Zwei Gerichtsmediziner des Büros trafen eine Stunde später ein, da sie eine Untersuchung vor Ort durchführen mussten, um festzustellen, ob sie in der Umgebung oder am Tatort weitere nützliche Hinweise finden konnten.
Nach einer ersten forensischen Untersuchung berichtete einer der Beamten Fu Yuanshan und Zhou Hong: „Direktor, Teamleiter, der Todeszeitpunkt dieser Leiche, also der Tatzeitpunkt, wird vorläufig auf zwölf bis fünfzehn Tage geschätzt. Das genaue Datum kann erst nach einer erneuten technischen Untersuchung festgestellt werden. Die Identität der Leiche muss durch einen DNA-Test geklärt werden. Selbst wenn DNA gefunden wird, ist die Identifizierung einer Person durch DNA-Analyse in unserem Land jedoch nahezu unmöglich. Wir können aber mithilfe technischer Verfahren das Gesicht des Verstorbenen rekonstruieren.“
Fu Yuanshan runzelte nachdenklich die Stirn und fragte sich, ob Zhou Xuan in den Fall verwickelt war. Wenn Zhou Xuan, der die Leiche gefunden hatte, nicht beteiligt war, dann wäre der Fall, selbst wenn die Leiche gefunden worden wäre, nur ein weiterer ungelöster Fall.

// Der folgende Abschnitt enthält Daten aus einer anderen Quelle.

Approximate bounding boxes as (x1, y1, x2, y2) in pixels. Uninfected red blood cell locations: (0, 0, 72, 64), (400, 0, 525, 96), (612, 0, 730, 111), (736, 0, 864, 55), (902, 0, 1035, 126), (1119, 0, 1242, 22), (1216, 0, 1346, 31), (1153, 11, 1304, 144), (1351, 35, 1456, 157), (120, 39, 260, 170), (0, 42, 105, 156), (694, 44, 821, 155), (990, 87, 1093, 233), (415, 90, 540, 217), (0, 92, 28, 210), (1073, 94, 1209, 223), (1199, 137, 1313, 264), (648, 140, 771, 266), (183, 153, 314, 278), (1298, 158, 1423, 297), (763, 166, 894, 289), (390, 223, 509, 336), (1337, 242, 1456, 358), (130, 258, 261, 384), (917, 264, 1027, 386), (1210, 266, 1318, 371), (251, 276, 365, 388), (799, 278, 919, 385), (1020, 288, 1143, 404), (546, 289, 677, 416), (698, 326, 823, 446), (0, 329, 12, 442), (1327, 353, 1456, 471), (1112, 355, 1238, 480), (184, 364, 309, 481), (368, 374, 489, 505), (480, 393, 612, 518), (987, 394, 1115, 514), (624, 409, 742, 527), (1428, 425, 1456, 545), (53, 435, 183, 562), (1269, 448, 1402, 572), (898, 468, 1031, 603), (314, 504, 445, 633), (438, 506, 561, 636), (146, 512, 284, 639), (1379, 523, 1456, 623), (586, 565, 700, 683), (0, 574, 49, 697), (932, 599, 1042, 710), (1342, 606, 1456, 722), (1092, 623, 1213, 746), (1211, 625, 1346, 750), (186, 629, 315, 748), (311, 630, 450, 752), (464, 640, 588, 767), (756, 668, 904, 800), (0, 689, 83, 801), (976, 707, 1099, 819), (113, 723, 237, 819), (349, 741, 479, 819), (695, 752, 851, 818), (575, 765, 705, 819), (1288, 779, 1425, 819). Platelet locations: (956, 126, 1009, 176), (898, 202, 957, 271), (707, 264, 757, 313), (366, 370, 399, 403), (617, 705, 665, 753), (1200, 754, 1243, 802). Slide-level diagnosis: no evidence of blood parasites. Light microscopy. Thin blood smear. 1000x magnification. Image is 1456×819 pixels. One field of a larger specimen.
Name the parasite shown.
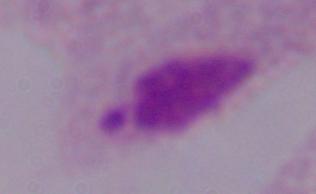

A trichomonad.

{
  "magnification": "1000x",
  "modality": "micrograph"
}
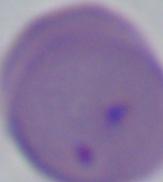

modality = photomicrograph
magnification = 1000x
identification = Babesia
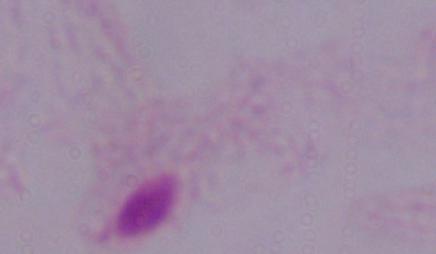

A trichomonad is shown. Micrograph. Captured at 1000x magnification.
Assess this cell for malaria.
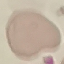

Uninfected.

Summary:
  - Image type: cell patch, automatically extracted from a larger field of view and resized to 64 × 64 pixels
  - Stain: Giemsa
  - Capture: smartphone camera at the microscope eyepiece
  - Preparation: thin smear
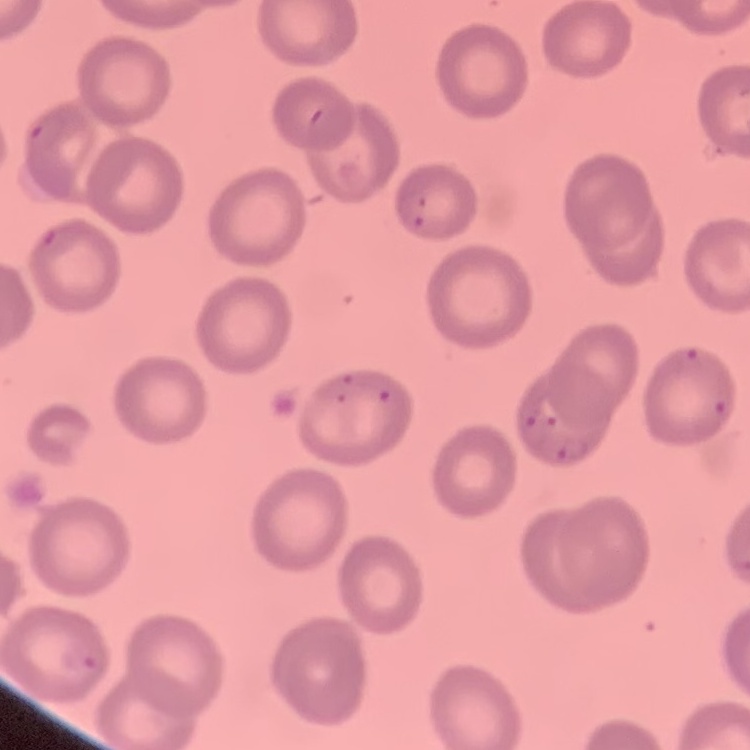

In diesem Moment dachte Zhou Shi nach. Er hatte den Tatort gesehen, an dem der Mörder getötet und die Leiche beseitigt hatte. Es war eine neue Fähigkeit, mit der er aber nicht vertraut war und wusste nicht, wie er weitere Hinweise erhalten sollte. Er hatte den Tatort gespürt, als er den weißen Jadetiger in Fu Yuanshans Büro berührt hatte. Nun hatte er die Leiche gefunden, aber er hatte nur die Leiche gefunden. Er wusste nicht, wer der Mörder war, was der Täter war oder wo er sich aufhielt. Was sollte er als Nächstes tun?
Zhou Xuan testete den weißen Jadetiger mehrmals, doch die Bilder, die er erhielt, waren stets gleich: keine detaillierten Merkmale des Mörders oder des Opfers, nur verschwommene Gesichter. Woran könnte das liegen?
Zhou Xuan dachte lange nach. Das Hauptproblem war, dass er diese neue Fähigkeit zum ersten Mal erlangt hatte und weder wusste, wie er sie weiterentwickeln konnte, noch wie er mehr Bilder und Hinweise erhalten konnte, denn diese Fähigkeit war anders als die anderen, die er schon unzählige Male getestet hatte!
Als Zhou Xuan Zhou Hong und eine Gruppe Polizisten beobachtete, die sich um die Leiche kümmerten, die forensische Untersuchung durchführten und Fu Yuanshans Verdachtsmomente wahrnahmen, zögerte er einen Moment und überlegte, ob er selbst hingehen und die Leiche untersuchen sollte.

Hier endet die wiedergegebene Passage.